| QUOTED TEXT |
╭──

Follow me as I follow Jesus

Monday Morning Munch No. 29 – The Explicit Gospel

the explicit gospelI’ve been reading The Explicit Gospel by Matt Chandler for a couple days now and I love this book. The easy read is solid truth and I wanted to share a little chunk with you. It copied funny from the PDF (which you can get by clicking here), but you’ll still get it.

I restrained myself from “bolding” anything, because I want the Spirit to show you what He wants you to see, not what Sophie thought was really important.

May God give us grace to see God for who He is.


It has been my experience that most evangelicals believe
Christians are in a bargaining position. We carry an insidious prosperity gospel around in our dark, little, entitled hearts. We come to the throne and say, “I’ll do this, and you’ll do that. And if I do this
for you, then you’ll do that for me.”
In the end God says, “You keep trying to pay me off with stuff that’s already mine.” Some of us even try to bargain with our lives.
But God says, “Please. I’ll take that life if I want it. I’m God.”
We presume upon our service. “I’ll serve you, God!” we say.
But he replies, “I’m not served by human hands as though I need anything (Acts 17:25). What are you going to do, give me something to eat? What are you going to do, paint my house? What are you going to give to me, as if I’m lacking?”

╰──

Write out the whole post about The Explicit Gospel word for word. The listing that comes next is from a separate source and has no connection to the post.

| SUPPLIED INFORMATION |

╭──

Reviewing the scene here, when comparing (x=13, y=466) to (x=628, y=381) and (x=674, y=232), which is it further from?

╰──

| EXERCISE ANSWER |
Follow me as I follow Jesus

Monday Morning Munch No. 29 – The Explicit Gospel

the explicit gospelI’ve been reading The Explicit Gospel by Matt Chandler for a couple days now and I love this book. The easy read is solid truth and I wanted to share a little chunk with you. It copied funny from the PDF (which you can get by clicking here), but you’ll still get it.

I restrained myself from “bolding” anything, because I want the Spirit to show you what He wants you to see, not what Sophie thought was really important.

May God give us grace to see God for who He is.


It has been my experience that most evangelicals believe
Christians are in a bargaining position. We carry an insidious prosperity gospel around in our dark, little, entitled hearts. We come to the throne and say, “I’ll do this, and you’ll do that. And if I do this
for you, then you’ll do that for me.”
In the end God says, “You keep trying to pay me off with stuff that’s already mine.” Some of us even try to bargain with our lives.
But God says, “Please. I’ll take that life if I want it. I’m God.”
We presume upon our service. “I’ll serve you, God!” we say.
But he replies, “I’m not served by human hands as though I need anything (Acts 17:25). What are you going to do, give me something to eat? What are you going to do, paint my house? What are you going to give to me, as if I’m lacking?”